Please give the data below again in full, exactly as it stands.

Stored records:
------------------------------------------------------------------------

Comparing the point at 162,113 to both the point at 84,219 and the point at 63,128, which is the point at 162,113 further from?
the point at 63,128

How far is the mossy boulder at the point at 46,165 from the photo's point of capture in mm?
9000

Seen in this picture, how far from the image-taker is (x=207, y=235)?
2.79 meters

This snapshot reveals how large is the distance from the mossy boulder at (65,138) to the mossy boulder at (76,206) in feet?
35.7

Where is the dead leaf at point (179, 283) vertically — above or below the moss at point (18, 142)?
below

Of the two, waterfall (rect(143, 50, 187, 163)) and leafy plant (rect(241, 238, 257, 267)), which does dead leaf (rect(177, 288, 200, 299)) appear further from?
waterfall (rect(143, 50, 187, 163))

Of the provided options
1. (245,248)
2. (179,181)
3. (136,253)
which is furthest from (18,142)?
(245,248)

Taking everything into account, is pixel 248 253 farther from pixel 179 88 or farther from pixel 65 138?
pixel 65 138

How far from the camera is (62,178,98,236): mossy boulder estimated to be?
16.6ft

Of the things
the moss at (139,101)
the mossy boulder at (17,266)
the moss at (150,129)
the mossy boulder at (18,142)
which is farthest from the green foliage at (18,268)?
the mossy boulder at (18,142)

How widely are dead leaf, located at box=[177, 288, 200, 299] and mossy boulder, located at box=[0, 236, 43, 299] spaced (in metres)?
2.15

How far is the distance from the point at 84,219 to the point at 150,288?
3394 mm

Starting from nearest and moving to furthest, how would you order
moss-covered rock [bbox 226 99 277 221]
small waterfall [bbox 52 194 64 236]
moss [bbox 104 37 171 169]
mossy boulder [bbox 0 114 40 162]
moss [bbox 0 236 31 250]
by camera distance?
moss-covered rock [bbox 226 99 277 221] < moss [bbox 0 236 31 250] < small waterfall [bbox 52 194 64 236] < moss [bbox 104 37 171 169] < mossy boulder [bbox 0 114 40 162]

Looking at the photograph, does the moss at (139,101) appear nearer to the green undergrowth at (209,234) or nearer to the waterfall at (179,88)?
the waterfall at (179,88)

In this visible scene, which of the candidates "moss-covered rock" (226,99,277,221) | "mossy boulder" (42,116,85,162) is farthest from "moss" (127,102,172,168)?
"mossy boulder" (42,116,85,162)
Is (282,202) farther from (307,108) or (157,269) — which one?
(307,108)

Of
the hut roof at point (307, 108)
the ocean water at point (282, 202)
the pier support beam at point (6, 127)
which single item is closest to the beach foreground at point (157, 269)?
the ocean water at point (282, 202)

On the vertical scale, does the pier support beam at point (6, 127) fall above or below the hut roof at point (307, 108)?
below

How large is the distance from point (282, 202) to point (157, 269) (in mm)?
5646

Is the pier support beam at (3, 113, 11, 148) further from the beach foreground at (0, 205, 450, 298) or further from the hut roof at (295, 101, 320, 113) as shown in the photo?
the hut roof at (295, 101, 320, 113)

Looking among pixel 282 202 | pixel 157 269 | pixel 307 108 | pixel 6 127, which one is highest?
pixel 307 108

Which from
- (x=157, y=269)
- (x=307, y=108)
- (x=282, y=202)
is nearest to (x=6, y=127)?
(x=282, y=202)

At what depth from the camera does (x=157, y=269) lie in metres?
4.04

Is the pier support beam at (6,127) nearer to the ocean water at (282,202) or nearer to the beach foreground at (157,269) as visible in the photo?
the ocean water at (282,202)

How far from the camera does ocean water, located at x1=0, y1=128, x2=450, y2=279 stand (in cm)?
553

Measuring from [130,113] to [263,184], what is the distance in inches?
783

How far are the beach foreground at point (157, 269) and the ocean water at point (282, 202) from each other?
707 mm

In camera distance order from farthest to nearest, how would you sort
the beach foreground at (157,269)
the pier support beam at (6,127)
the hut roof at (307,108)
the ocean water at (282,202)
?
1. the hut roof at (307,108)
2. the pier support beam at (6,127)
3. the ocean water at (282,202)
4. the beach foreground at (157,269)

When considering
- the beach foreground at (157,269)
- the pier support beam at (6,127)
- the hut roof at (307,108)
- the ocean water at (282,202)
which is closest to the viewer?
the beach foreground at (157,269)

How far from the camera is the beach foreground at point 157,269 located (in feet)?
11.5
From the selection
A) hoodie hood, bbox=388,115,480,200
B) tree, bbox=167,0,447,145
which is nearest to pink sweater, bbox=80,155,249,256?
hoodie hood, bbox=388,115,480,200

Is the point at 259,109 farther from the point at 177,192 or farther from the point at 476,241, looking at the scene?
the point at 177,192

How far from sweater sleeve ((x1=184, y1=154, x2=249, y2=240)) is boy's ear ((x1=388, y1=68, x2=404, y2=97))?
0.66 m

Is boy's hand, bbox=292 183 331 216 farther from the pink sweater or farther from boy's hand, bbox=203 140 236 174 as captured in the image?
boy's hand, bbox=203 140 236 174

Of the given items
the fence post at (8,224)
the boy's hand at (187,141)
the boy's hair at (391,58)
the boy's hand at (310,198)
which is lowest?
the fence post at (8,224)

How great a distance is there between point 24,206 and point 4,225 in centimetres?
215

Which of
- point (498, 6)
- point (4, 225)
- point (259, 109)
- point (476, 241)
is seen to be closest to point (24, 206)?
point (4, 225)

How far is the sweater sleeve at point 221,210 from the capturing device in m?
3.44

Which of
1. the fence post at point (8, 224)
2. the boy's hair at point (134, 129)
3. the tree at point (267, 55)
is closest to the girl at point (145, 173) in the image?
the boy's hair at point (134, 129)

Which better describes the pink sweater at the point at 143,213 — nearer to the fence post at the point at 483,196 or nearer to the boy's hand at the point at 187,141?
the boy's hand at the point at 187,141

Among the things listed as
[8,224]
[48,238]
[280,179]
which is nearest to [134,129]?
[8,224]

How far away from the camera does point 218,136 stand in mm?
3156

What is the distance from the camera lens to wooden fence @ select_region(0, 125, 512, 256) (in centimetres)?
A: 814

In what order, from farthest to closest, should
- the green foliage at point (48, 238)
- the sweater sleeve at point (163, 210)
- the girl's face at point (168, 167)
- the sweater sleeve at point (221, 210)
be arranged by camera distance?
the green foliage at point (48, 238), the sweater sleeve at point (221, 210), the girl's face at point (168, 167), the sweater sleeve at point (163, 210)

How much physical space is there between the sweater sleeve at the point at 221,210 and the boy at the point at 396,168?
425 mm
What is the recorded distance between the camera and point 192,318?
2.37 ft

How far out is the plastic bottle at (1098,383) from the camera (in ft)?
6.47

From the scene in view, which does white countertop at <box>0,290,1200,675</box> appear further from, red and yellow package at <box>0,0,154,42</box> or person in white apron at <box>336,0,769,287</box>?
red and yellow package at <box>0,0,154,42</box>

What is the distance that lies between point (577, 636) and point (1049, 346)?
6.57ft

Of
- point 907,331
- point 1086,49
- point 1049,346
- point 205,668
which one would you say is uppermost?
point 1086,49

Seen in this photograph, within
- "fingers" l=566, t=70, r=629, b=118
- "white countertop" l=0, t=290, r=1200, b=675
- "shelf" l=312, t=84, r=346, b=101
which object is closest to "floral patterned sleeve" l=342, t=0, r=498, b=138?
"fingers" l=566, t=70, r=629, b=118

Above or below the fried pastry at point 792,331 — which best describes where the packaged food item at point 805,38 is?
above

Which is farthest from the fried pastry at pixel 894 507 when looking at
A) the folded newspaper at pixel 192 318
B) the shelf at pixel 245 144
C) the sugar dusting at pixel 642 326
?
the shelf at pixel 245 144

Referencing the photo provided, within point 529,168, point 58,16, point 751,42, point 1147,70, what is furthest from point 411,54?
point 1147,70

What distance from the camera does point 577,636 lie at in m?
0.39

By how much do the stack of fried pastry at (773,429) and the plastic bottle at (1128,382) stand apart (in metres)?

------------------------------------------------------------------------

▸ **RESULT**:
Comparing the point at 162,113 to both the point at 84,219 and the point at 63,128, which is the point at 162,113 further from?
the point at 63,128

How far is the mossy boulder at the point at 46,165 from the photo's point of capture in mm?
9000

Seen in this picture, how far from the image-taker is (x=207, y=235)?
2.79 meters

This snapshot reveals how large is the distance from the mossy boulder at (65,138) to the mossy boulder at (76,206) in feet?
35.7

Where is the dead leaf at point (179, 283) vertically — above or below the moss at point (18, 142)?
below

Of the two, waterfall (rect(143, 50, 187, 163)) and leafy plant (rect(241, 238, 257, 267)), which does dead leaf (rect(177, 288, 200, 299)) appear further from?
waterfall (rect(143, 50, 187, 163))

Of the provided options
1. (245,248)
2. (179,181)
3. (136,253)
which is furthest from (18,142)?
(245,248)

Taking everything into account, is pixel 248 253 farther from pixel 179 88 or farther from pixel 65 138?
pixel 65 138

How far from the camera is (62,178,98,236): mossy boulder estimated to be?
16.6ft

Of the things
the moss at (139,101)
the mossy boulder at (17,266)
the moss at (150,129)
the mossy boulder at (18,142)
which is farthest from the green foliage at (18,268)?
the mossy boulder at (18,142)

How widely are dead leaf, located at box=[177, 288, 200, 299] and mossy boulder, located at box=[0, 236, 43, 299] spaced (in metres)?
2.15

How far is the distance from the point at 84,219 to the point at 150,288?
3394 mm

Starting from nearest and moving to furthest, how would you order
moss-covered rock [bbox 226 99 277 221]
small waterfall [bbox 52 194 64 236]
moss [bbox 104 37 171 169]
mossy boulder [bbox 0 114 40 162]
moss [bbox 0 236 31 250]
by camera distance?
moss-covered rock [bbox 226 99 277 221] < moss [bbox 0 236 31 250] < small waterfall [bbox 52 194 64 236] < moss [bbox 104 37 171 169] < mossy boulder [bbox 0 114 40 162]

Looking at the photograph, does the moss at (139,101) appear nearer to the green undergrowth at (209,234) or nearer to the waterfall at (179,88)?
the waterfall at (179,88)

In this visible scene, which of the candidates "moss-covered rock" (226,99,277,221) | "mossy boulder" (42,116,85,162) is farthest from "moss" (127,102,172,168)?
"mossy boulder" (42,116,85,162)
Is (282,202) farther from (307,108) or (157,269) — which one?
(307,108)

Of
the hut roof at point (307, 108)
the ocean water at point (282, 202)
the pier support beam at point (6, 127)
which single item is closest to the beach foreground at point (157, 269)?
the ocean water at point (282, 202)

On the vertical scale, does the pier support beam at point (6, 127) fall above or below the hut roof at point (307, 108)?
below

How large is the distance from point (282, 202) to point (157, 269) (in mm)?
5646

Is the pier support beam at (3, 113, 11, 148) further from the beach foreground at (0, 205, 450, 298) or further from the hut roof at (295, 101, 320, 113) as shown in the photo?
the hut roof at (295, 101, 320, 113)

Looking among pixel 282 202 | pixel 157 269 | pixel 307 108 | pixel 6 127, which one is highest?
pixel 307 108

Which from
- (x=157, y=269)
- (x=307, y=108)
- (x=282, y=202)
is nearest to (x=6, y=127)?
(x=282, y=202)

At what depth from the camera does (x=157, y=269) lie in metres?
4.04

Is the pier support beam at (6,127) nearer to the ocean water at (282,202) or nearer to the beach foreground at (157,269) as visible in the photo?
the ocean water at (282,202)

How far from the camera does ocean water, located at x1=0, y1=128, x2=450, y2=279 stand (in cm)?
553

Measuring from [130,113] to [263,184], what is the distance in inches?
783

How far are the beach foreground at point (157, 269) and the ocean water at point (282, 202) from each other?
707 mm

In camera distance order from farthest to nearest, how would you sort
the beach foreground at (157,269)
the pier support beam at (6,127)
the hut roof at (307,108)
the ocean water at (282,202)
?
1. the hut roof at (307,108)
2. the pier support beam at (6,127)
3. the ocean water at (282,202)
4. the beach foreground at (157,269)

When considering
- the beach foreground at (157,269)
- the pier support beam at (6,127)
- the hut roof at (307,108)
- the ocean water at (282,202)
which is closest to the viewer?
the beach foreground at (157,269)

How far from the camera is the beach foreground at point 157,269 located (in feet)?
11.5
From the selection
A) hoodie hood, bbox=388,115,480,200
B) tree, bbox=167,0,447,145
which is nearest to pink sweater, bbox=80,155,249,256?
hoodie hood, bbox=388,115,480,200

Is the point at 259,109 farther from the point at 177,192 or farther from the point at 476,241, looking at the scene?
the point at 177,192

How far from sweater sleeve ((x1=184, y1=154, x2=249, y2=240)) is boy's ear ((x1=388, y1=68, x2=404, y2=97))?
0.66 m

Is boy's hand, bbox=292 183 331 216 farther from the pink sweater or farther from boy's hand, bbox=203 140 236 174 as captured in the image?
boy's hand, bbox=203 140 236 174

Of the given items
the fence post at (8,224)
the boy's hand at (187,141)
the boy's hair at (391,58)
the boy's hand at (310,198)
which is lowest?
the fence post at (8,224)

How great a distance is there between point 24,206 and point 4,225 in centimetres?
215

Which of
- point (498, 6)
- point (4, 225)
- point (259, 109)
- point (476, 241)
is seen to be closest to point (24, 206)?
point (4, 225)

How far is the sweater sleeve at point 221,210 from the capturing device in m?
3.44

Which of
1. the fence post at point (8, 224)
2. the boy's hair at point (134, 129)
3. the tree at point (267, 55)
is closest to the girl at point (145, 173) in the image?
the boy's hair at point (134, 129)

Which better describes the pink sweater at the point at 143,213 — nearer to the fence post at the point at 483,196 or nearer to the boy's hand at the point at 187,141?
the boy's hand at the point at 187,141

Among the things listed as
[8,224]
[48,238]
[280,179]
which is nearest to [134,129]?
[8,224]

How far away from the camera does point 218,136 stand in mm?
3156

What is the distance from the camera lens to wooden fence @ select_region(0, 125, 512, 256) (in centimetres)?
A: 814

In what order, from farthest to closest, should
- the green foliage at point (48, 238)
- the sweater sleeve at point (163, 210)
- the girl's face at point (168, 167)
- the sweater sleeve at point (221, 210)
be arranged by camera distance?
the green foliage at point (48, 238), the sweater sleeve at point (221, 210), the girl's face at point (168, 167), the sweater sleeve at point (163, 210)

How much physical space is there between the sweater sleeve at the point at 221,210 and the boy at the point at 396,168?
425 mm
What is the recorded distance between the camera and point 192,318?
2.37 ft

How far out is the plastic bottle at (1098,383) from the camera (in ft)?
6.47

From the scene in view, which does white countertop at <box>0,290,1200,675</box> appear further from, red and yellow package at <box>0,0,154,42</box> or person in white apron at <box>336,0,769,287</box>?
red and yellow package at <box>0,0,154,42</box>

What is the distance that lies between point (577, 636) and point (1049, 346)?
6.57ft

Of
- point 907,331
- point 1086,49
- point 1049,346
- point 205,668
which one would you say is uppermost?
point 1086,49

Seen in this photograph, within
- "fingers" l=566, t=70, r=629, b=118
- "white countertop" l=0, t=290, r=1200, b=675
- "shelf" l=312, t=84, r=346, b=101
which object is closest to "floral patterned sleeve" l=342, t=0, r=498, b=138?
"fingers" l=566, t=70, r=629, b=118

Above or below the fried pastry at point 792,331 — which best describes where the packaged food item at point 805,38 is?
above

Which is farthest from the fried pastry at pixel 894 507 when looking at
A) the folded newspaper at pixel 192 318
B) the shelf at pixel 245 144
C) the sugar dusting at pixel 642 326
?
the shelf at pixel 245 144

Referencing the photo provided, within point 529,168, point 58,16, point 751,42, point 1147,70, what is furthest from point 411,54?
point 1147,70

What distance from the camera does point 577,636 lie at in m?
0.39

By how much do the stack of fried pastry at (773,429) and the plastic bottle at (1128,382) stand apart (in metres)?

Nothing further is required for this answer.